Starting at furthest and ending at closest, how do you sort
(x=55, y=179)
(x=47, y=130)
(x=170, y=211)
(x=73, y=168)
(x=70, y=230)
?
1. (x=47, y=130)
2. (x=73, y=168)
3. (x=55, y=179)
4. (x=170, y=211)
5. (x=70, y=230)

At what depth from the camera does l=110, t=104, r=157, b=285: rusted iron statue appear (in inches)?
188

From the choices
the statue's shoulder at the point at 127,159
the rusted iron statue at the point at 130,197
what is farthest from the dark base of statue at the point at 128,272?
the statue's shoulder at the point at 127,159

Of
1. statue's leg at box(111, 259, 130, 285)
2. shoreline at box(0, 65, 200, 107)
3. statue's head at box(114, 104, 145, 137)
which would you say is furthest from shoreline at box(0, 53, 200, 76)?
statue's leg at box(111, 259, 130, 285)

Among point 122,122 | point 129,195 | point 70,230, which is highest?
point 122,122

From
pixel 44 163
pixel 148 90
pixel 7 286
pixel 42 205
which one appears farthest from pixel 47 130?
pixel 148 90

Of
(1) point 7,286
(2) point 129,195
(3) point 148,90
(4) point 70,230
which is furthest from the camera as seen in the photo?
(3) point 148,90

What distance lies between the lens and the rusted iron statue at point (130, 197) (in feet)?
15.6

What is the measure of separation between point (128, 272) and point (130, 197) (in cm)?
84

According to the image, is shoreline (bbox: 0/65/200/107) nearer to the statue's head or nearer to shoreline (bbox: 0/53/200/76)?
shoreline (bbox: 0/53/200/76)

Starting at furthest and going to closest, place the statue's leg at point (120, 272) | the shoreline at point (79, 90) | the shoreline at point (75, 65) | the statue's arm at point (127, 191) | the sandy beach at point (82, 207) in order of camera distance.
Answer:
-.-.-
- [WHAT NEEDS TO BE DONE] Give the entries once more, exactly as they appear.

- [OUTPUT OF THE EXERCISE]
Starting at furthest and ending at closest, how do you sort
(x=55, y=179)
(x=47, y=130)
(x=170, y=211)
(x=73, y=168)
(x=70, y=230)
?
1. (x=47, y=130)
2. (x=73, y=168)
3. (x=55, y=179)
4. (x=170, y=211)
5. (x=70, y=230)

At what depth from the camera does l=110, t=104, r=157, b=285: rusted iron statue appear (in inches)?
188

From the choices
the statue's shoulder at the point at 127,159
the rusted iron statue at the point at 130,197
what is farthest from the dark base of statue at the point at 128,272?
the statue's shoulder at the point at 127,159

Of
1. statue's leg at box(111, 259, 130, 285)
2. shoreline at box(0, 65, 200, 107)
3. statue's head at box(114, 104, 145, 137)
which would you say is furthest from shoreline at box(0, 53, 200, 76)?
statue's leg at box(111, 259, 130, 285)

Among point 122,122 | point 129,195 | point 70,230, which is highest?
point 122,122

From
pixel 44 163
pixel 148 90
pixel 7 286
pixel 42 205
which one appears farthest from pixel 47 130?
pixel 148 90

Of
(1) point 7,286
(2) point 129,195
(3) point 148,90
(4) point 70,230
which is furthest from the camera as seen in the photo?
(3) point 148,90

What distance lies between the lens and the rusted iron statue at point (130, 197) (in feet)?
15.6

What is the measure of separation between point (128, 272) and point (130, 197) (in cm)?
84

According to the image, is shoreline (bbox: 0/65/200/107) nearer to the statue's head or nearer to shoreline (bbox: 0/53/200/76)?
shoreline (bbox: 0/53/200/76)

Starting at furthest and going to closest, place the statue's leg at point (120, 272) | the shoreline at point (79, 90) | the shoreline at point (75, 65) | the statue's arm at point (127, 191) | the sandy beach at point (82, 207) in order of camera distance.
Answer:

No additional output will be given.